Write out the lines from the line containing "How far do (496,400)" through the final line of the listing below, exactly, omitting every other line.

--- Provided data ---

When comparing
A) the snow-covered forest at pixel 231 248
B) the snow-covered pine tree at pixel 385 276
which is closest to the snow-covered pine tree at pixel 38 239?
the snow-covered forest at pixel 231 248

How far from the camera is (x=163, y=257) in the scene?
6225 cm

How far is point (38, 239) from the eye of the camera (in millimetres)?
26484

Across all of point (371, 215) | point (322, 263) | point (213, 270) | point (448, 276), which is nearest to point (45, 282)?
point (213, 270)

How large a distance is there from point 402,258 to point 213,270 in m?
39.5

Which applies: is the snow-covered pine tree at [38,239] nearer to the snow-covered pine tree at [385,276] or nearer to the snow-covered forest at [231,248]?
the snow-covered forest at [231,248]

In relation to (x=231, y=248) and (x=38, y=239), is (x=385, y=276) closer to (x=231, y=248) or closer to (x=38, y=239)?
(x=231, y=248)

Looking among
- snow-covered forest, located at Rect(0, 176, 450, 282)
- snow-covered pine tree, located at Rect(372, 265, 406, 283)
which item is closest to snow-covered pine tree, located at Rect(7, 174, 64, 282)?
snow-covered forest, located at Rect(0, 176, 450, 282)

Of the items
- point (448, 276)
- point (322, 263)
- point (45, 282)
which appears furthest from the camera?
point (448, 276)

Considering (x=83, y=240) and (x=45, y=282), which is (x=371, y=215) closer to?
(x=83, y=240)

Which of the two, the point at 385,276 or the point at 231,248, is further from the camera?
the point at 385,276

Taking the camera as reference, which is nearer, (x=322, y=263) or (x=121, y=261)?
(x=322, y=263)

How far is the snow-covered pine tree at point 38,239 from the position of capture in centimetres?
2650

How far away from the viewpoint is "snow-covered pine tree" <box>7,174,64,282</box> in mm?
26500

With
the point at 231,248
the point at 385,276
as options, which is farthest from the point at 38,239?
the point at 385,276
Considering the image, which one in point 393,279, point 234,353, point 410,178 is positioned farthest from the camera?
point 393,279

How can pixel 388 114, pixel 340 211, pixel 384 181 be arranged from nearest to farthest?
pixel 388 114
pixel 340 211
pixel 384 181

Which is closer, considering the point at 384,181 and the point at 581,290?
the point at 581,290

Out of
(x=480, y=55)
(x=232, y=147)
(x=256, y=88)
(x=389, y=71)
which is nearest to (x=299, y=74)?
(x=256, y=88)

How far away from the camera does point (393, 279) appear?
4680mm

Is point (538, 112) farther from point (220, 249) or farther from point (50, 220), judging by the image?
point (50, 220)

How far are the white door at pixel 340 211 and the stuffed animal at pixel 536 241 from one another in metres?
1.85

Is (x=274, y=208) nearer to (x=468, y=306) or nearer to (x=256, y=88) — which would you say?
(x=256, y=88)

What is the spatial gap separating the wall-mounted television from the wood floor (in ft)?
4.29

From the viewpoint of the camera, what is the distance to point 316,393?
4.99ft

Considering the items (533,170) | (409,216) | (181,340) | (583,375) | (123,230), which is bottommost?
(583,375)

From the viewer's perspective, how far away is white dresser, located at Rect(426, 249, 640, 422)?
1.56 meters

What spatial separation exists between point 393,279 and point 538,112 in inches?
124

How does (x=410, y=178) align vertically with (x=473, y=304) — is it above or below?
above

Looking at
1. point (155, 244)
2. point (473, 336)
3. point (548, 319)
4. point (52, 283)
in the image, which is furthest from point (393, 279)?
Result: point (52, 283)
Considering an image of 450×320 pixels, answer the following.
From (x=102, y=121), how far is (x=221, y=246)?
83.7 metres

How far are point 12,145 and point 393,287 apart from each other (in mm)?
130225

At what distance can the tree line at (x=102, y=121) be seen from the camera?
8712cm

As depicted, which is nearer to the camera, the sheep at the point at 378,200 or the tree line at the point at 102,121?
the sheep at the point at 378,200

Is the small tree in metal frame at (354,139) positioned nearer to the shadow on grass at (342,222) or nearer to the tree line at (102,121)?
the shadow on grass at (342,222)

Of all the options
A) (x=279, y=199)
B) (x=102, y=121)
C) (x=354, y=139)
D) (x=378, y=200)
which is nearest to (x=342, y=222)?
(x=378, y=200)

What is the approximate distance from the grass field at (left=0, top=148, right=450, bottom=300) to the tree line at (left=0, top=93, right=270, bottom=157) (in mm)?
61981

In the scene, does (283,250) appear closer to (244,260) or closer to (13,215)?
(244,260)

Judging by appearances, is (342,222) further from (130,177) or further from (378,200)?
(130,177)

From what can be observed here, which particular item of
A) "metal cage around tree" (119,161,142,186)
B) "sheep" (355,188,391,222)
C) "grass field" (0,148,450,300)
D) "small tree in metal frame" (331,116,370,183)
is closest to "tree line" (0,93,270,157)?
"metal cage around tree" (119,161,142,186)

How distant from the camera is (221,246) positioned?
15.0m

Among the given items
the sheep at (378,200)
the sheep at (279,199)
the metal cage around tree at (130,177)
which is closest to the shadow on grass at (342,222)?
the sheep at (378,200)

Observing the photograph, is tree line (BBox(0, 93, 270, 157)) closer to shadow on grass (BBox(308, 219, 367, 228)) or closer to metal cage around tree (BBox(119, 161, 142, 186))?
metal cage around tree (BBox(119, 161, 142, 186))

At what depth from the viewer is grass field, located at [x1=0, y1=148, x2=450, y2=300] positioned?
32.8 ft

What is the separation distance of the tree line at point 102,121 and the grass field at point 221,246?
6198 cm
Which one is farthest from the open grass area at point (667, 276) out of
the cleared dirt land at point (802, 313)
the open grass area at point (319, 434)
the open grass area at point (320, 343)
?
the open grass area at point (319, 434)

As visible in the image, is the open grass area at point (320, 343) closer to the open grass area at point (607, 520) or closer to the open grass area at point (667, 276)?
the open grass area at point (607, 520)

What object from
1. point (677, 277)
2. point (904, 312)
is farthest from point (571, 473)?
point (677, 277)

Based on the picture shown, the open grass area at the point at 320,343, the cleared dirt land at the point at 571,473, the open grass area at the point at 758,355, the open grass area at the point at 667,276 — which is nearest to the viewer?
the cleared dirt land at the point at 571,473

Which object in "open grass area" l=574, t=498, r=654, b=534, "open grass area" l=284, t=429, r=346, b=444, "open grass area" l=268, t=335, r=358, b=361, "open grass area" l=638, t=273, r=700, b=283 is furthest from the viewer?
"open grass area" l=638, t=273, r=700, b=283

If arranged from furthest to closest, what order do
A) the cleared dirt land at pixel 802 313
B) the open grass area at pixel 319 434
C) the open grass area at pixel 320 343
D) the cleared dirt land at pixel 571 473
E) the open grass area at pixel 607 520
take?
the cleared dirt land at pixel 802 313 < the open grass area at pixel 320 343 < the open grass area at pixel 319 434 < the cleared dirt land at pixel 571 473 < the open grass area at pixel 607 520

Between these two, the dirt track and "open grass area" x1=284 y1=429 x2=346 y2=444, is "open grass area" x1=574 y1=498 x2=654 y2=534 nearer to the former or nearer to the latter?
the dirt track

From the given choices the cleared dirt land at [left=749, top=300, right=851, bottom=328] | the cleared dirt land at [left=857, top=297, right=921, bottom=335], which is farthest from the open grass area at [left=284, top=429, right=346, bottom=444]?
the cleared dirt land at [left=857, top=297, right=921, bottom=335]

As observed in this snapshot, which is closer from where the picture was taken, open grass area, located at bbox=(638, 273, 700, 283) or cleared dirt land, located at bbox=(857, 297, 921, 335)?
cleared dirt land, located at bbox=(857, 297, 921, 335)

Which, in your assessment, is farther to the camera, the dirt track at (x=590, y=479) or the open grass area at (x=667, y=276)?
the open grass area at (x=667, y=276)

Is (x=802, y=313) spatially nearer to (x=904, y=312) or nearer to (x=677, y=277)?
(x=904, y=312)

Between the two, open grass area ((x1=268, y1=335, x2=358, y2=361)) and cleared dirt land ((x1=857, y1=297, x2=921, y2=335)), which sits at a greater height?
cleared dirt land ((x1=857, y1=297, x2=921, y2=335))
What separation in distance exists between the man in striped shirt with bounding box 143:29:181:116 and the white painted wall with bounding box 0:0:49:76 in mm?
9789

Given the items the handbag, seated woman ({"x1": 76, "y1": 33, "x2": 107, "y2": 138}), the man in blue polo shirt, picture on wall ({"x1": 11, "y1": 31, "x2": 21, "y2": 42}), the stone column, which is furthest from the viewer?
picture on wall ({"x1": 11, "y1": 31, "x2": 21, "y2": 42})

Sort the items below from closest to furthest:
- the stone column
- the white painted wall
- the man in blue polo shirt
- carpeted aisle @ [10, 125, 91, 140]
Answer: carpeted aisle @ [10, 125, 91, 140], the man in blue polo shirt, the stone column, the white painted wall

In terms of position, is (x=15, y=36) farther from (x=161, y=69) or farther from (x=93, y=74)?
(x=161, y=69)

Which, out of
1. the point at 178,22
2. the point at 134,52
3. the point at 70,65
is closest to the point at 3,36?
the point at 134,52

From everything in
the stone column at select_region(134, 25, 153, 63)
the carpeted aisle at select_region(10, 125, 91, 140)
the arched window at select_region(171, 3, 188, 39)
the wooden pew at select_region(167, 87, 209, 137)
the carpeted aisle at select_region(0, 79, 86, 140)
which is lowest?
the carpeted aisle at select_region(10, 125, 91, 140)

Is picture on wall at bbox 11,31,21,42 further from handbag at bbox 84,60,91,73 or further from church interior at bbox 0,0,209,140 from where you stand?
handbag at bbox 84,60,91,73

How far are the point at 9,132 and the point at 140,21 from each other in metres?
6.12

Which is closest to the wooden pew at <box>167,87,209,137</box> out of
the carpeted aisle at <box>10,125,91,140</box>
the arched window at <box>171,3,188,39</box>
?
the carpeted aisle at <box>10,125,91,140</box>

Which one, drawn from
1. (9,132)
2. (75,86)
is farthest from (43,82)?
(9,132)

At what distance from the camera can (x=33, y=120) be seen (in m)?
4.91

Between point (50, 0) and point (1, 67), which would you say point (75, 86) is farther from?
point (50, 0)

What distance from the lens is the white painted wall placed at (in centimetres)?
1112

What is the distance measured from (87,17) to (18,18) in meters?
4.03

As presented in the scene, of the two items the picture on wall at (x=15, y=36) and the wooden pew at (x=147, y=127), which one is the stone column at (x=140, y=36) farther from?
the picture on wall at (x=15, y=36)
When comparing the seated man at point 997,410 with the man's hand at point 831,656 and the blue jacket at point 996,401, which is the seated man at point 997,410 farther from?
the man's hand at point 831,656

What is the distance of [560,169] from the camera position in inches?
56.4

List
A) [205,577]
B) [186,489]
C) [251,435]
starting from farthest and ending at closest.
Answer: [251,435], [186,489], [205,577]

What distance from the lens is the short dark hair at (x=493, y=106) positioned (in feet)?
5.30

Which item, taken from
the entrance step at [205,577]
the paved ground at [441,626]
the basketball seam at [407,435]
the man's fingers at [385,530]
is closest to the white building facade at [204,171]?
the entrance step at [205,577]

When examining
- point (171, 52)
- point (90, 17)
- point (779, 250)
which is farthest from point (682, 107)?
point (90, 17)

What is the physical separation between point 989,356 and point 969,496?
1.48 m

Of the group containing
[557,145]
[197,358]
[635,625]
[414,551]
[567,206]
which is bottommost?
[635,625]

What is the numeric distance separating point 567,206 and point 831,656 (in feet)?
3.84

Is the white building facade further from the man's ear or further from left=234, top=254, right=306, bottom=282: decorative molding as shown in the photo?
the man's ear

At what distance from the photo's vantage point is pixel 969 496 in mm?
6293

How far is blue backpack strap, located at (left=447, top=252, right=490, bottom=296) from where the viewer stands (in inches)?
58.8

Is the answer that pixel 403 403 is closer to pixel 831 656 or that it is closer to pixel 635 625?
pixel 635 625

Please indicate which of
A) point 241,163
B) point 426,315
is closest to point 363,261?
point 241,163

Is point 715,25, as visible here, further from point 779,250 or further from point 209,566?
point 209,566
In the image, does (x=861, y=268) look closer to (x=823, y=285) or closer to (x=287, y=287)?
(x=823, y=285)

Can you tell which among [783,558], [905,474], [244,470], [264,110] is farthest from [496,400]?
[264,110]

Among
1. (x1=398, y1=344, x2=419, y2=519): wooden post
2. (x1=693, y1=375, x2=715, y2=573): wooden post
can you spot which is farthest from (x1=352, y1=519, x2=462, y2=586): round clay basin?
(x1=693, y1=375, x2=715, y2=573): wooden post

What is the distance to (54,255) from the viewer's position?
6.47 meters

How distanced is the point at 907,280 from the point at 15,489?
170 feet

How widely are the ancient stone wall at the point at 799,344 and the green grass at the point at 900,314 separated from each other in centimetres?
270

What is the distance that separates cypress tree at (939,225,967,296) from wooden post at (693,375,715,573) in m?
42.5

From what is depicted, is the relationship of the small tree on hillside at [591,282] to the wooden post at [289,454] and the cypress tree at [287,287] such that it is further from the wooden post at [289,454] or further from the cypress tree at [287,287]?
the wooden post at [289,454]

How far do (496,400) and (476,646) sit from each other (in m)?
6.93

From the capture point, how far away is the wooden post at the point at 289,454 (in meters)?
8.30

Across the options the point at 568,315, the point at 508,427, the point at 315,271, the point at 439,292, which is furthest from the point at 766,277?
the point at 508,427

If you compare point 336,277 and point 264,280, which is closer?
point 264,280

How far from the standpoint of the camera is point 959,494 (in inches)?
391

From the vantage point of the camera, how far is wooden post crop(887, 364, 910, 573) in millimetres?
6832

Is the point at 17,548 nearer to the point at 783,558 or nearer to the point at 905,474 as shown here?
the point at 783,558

---

Solution for this task =>
How far do (496,400) and (476,646) sit from each other (in m)?
6.93

From the capture point, how far away is the wooden post at the point at 289,454 (in meters)?
8.30

Across the options the point at 568,315, the point at 508,427, the point at 315,271, the point at 439,292, which is furthest from the point at 766,277?
the point at 508,427

If you compare point 336,277 and point 264,280, which is closer?
point 264,280

How far from the standpoint of the camera is point 959,494 (in inches)?
391

From the vantage point of the camera, how far is wooden post crop(887, 364, 910, 573) in millimetres?
6832

Is the point at 17,548 nearer to the point at 783,558 or nearer to the point at 905,474 as shown here?
the point at 783,558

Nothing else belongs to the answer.